▶ [Objetivo del ejercicio] Transcribe sin cambios el fragmento del texto sobre Ana Diosdado que empieza en "No la olvidamos" y termina en "como fue, trascendental.".

▶ [Pasaje seleccionado]
----

No la olvidamos aunque el mes próximo hará un año que hizo su particular, discreto y definitivo mutis obligada por la vida, que la dejó acurrucada en los brazos de un desmayo. Luchó hasta entonces, hasta el momento en que dejó de respirar, sin embargo aceptó esta etapa de incertidumbre, de altibajos en la salud con tranquilidad y sin dramatismo, como ella misma afirmó. Por eso, resurge del silencio de la mano de sus compañeros que el pasado lunes se reunieron en el Teatro María Guerrero para recordarla como fue, trascendental.
Quienes conocieron y trabajaron con Ana Diosdado la definen así, tan importante y a la vez tan discreta al crear, que sus personajes podían percibirse por los sentidos. A todos se les recuerda por algo y los dos últimos, Teresa de Jesús y la Princesa de Éboli, por su fuerza, por el pulso mantenido en escena a partir de sus particulares formas de enfrentarse al mundo. En realidad es lo que Ana Diosdado reflejó en todos sus obras, de una forma sencilla, tan del espectador que pronto se sentía parte del guión. Lo comprobamos cuando conocimos a Juan y Manuela, su primera aparición televisiva.

----

▶ [Extractos de datos]
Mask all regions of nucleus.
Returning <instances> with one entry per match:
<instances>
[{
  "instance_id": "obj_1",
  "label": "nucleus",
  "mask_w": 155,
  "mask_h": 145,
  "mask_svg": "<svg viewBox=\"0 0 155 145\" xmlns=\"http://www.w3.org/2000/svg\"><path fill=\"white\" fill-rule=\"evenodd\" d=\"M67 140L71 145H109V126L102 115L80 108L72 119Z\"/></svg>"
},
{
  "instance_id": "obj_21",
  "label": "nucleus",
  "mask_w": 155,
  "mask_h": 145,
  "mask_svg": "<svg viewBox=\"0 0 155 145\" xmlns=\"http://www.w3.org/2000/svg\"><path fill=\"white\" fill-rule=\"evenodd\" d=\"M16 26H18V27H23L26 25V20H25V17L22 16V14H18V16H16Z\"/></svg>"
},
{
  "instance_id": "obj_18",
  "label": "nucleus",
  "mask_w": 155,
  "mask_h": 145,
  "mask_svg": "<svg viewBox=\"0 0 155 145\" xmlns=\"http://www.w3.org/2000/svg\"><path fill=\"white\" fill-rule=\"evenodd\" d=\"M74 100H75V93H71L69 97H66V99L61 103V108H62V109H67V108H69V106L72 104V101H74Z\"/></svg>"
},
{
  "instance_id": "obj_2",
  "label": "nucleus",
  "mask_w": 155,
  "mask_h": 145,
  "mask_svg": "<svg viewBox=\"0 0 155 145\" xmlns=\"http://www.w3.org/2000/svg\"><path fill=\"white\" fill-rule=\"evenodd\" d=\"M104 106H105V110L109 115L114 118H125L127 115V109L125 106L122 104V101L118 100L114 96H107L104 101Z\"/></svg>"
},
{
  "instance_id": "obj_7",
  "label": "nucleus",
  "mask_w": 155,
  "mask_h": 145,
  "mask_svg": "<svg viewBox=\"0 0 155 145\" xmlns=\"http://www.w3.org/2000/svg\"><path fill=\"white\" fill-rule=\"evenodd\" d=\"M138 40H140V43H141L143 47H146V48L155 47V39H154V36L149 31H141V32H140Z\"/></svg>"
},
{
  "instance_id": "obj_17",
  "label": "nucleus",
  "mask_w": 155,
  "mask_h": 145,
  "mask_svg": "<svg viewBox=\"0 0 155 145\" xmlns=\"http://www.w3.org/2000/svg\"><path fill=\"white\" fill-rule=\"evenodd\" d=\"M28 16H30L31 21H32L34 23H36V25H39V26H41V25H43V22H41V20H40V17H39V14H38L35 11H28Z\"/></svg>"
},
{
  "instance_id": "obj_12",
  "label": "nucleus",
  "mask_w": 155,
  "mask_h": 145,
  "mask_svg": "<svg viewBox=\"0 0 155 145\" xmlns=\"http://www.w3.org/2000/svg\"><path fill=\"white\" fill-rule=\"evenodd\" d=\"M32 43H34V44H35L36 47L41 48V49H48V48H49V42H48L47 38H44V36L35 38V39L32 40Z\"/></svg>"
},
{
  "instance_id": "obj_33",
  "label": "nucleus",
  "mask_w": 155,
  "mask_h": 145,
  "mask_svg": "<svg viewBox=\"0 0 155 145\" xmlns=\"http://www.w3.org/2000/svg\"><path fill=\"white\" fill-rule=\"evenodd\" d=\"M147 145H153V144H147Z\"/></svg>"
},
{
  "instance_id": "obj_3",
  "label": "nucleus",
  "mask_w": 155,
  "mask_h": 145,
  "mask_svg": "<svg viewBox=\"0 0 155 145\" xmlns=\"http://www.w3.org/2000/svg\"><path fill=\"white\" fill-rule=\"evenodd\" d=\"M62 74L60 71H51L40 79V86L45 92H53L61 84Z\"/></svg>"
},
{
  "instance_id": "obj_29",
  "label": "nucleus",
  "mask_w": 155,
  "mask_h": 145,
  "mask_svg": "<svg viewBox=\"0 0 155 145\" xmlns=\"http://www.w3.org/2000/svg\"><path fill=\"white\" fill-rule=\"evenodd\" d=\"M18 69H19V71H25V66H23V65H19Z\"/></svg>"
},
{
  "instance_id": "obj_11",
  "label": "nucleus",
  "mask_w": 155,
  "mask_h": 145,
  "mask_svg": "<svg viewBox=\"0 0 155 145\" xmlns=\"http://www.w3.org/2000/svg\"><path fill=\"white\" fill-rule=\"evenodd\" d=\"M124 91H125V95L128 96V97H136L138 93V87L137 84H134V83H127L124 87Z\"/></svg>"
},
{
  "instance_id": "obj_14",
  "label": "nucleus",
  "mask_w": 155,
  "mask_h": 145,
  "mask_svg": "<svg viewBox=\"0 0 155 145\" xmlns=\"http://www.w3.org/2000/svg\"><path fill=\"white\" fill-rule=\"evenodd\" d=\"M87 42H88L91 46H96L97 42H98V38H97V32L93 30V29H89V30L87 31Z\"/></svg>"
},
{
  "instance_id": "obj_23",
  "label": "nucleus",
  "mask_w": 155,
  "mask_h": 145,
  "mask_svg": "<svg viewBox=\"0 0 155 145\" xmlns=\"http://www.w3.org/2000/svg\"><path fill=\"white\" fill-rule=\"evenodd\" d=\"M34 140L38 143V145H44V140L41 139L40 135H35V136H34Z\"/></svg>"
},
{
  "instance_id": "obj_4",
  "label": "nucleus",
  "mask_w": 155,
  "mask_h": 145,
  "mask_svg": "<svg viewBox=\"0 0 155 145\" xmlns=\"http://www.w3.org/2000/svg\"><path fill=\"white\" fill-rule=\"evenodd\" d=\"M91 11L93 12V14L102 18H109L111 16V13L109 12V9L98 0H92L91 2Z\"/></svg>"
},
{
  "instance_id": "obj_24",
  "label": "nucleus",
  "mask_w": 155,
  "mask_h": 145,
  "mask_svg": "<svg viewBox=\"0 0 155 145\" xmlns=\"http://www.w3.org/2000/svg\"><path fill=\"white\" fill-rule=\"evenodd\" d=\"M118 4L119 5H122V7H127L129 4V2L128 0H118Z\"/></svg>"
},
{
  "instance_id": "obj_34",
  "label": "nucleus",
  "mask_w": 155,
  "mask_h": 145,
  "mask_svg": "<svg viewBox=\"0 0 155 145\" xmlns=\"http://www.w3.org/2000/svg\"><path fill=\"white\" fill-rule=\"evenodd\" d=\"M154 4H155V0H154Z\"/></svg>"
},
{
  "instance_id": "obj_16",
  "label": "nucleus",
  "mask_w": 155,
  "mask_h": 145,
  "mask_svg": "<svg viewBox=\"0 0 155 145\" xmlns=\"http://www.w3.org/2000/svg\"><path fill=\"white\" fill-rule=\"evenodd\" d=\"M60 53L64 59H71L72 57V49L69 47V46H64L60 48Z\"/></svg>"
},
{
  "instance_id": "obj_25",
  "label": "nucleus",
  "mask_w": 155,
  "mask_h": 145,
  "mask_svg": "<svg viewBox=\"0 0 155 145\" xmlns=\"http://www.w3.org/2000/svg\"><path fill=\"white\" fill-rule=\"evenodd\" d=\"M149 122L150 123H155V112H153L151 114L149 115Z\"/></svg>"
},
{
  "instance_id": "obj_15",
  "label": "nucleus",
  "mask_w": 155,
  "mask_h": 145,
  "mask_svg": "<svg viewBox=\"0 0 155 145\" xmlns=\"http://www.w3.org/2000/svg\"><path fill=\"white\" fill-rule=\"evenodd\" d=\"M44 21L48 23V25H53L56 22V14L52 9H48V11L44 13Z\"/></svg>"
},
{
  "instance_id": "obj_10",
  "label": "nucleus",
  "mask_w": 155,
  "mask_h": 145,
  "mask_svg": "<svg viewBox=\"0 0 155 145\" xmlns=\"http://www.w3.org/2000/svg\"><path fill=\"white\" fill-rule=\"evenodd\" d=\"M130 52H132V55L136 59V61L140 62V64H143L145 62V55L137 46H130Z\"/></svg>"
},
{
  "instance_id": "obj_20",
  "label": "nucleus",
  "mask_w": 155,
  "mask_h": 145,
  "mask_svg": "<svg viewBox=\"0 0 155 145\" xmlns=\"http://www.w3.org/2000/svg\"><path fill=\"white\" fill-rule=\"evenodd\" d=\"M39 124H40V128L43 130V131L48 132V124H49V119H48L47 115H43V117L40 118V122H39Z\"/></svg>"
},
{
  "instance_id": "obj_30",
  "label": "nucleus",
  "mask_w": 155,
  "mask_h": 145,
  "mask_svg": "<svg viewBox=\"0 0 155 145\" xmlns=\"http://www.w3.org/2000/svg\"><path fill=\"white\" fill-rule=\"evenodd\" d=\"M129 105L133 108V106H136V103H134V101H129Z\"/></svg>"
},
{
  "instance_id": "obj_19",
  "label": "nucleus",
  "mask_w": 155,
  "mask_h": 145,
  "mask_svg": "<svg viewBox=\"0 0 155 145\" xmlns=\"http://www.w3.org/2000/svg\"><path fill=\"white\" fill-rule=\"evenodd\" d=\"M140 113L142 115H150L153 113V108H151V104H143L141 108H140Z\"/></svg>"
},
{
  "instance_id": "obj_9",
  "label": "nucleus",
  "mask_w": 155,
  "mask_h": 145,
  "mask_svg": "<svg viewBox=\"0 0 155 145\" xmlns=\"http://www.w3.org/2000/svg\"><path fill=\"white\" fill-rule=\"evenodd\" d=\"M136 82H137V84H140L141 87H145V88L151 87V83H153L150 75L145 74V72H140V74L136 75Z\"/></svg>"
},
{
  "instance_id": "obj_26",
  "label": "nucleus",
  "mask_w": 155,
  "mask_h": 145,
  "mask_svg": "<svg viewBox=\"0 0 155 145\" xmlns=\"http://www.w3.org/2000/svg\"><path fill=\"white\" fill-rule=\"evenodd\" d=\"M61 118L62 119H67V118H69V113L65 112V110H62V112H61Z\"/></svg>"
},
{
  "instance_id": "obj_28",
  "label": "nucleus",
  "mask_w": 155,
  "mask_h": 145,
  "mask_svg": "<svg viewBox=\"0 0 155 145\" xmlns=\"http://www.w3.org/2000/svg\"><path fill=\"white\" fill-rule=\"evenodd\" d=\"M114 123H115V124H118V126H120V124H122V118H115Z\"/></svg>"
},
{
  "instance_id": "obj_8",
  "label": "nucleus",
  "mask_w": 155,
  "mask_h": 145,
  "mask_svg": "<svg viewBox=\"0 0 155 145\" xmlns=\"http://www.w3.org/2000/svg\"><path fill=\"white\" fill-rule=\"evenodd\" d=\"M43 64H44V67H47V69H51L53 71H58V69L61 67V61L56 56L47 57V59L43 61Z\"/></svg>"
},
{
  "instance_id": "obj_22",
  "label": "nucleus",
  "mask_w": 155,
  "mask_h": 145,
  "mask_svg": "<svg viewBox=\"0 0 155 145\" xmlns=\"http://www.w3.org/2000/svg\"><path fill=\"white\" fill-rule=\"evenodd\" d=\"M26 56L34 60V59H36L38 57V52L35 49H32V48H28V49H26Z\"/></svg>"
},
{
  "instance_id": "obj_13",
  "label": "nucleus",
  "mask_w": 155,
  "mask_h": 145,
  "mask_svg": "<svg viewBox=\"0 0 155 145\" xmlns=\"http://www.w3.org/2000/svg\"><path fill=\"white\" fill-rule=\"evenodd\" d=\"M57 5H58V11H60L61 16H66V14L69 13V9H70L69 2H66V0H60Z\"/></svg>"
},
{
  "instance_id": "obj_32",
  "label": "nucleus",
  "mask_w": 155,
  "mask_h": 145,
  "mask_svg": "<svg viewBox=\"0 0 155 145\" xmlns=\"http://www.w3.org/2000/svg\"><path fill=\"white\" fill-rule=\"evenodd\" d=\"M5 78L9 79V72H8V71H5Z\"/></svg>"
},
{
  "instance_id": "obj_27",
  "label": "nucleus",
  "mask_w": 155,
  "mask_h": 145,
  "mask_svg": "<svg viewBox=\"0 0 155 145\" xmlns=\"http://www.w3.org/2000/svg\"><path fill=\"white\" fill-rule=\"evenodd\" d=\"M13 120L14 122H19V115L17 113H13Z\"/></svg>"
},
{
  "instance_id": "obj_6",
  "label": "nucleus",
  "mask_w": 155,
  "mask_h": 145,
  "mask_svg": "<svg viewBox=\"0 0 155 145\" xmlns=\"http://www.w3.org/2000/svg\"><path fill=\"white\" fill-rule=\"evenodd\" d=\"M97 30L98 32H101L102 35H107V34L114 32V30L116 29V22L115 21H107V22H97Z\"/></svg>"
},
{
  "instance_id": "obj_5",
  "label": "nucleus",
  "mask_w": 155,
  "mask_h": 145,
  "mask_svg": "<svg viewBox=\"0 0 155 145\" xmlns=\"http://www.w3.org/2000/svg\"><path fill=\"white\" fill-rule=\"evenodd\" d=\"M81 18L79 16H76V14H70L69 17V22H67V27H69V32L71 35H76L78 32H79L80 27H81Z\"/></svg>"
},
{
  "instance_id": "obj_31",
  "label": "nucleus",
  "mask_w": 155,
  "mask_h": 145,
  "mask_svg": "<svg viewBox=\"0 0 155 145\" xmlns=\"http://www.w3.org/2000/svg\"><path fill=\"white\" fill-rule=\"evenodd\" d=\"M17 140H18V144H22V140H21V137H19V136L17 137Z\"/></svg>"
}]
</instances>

----

▶ [Resultado]
No la olvidamos aunque el mes próximo hará un año que hizo su particular, discreto y definitivo mutis obligada por la vida, que la dejó acurrucada en los brazos de un desmayo. Luchó hasta entonces, hasta el momento en que dejó de respirar, sin embargo aceptó esta etapa de incertidumbre, de altibajos en la salud con tranquilidad y sin dramatismo, como ella misma afirmó. Por eso, resurge del silencio de la mano de sus compañeros que el pasado lunes se reunieron en el Teatro María Guerrero para recordarla como fue, trascendental.